> _Directions for this task_:
List each line of the records below that contains the word "sleeve", copying every such line in full.

> _Data for the task_:
╭──

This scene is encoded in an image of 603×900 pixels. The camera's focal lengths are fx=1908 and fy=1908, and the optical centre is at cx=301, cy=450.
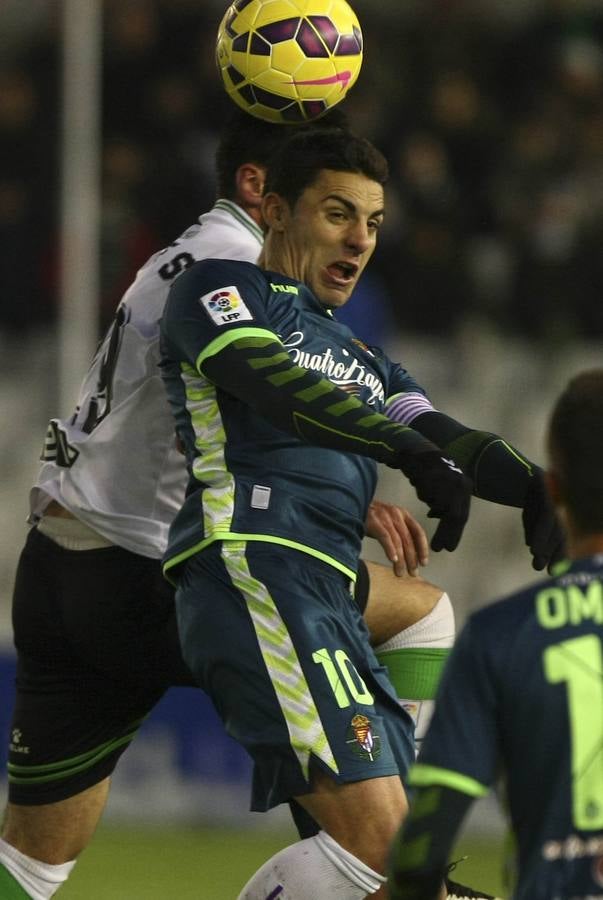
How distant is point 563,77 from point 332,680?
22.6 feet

╰──
╭──

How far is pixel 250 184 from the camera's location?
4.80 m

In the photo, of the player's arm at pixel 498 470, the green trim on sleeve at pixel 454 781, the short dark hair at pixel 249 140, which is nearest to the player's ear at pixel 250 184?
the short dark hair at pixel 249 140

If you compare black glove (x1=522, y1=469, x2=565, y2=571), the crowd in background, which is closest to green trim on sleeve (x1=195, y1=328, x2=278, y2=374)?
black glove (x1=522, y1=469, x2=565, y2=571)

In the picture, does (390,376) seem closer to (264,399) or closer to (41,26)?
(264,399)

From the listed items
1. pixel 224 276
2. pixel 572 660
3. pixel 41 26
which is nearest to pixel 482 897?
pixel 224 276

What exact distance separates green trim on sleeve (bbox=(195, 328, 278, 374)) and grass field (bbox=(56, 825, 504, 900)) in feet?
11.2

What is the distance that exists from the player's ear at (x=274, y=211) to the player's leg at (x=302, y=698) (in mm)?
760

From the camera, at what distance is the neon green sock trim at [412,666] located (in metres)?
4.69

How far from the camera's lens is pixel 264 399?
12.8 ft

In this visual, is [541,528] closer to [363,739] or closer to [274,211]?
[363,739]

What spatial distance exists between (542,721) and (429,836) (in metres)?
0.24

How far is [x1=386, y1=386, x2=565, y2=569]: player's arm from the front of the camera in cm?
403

╰──

> _Complete output_:
In the photo, of the player's arm at pixel 498 470, the green trim on sleeve at pixel 454 781, the short dark hair at pixel 249 140, which is nearest to the player's ear at pixel 250 184?
If you compare black glove (x1=522, y1=469, x2=565, y2=571), the crowd in background, which is closest to green trim on sleeve (x1=195, y1=328, x2=278, y2=374)?
What exact distance separates green trim on sleeve (bbox=(195, 328, 278, 374)) and grass field (bbox=(56, 825, 504, 900)) in feet?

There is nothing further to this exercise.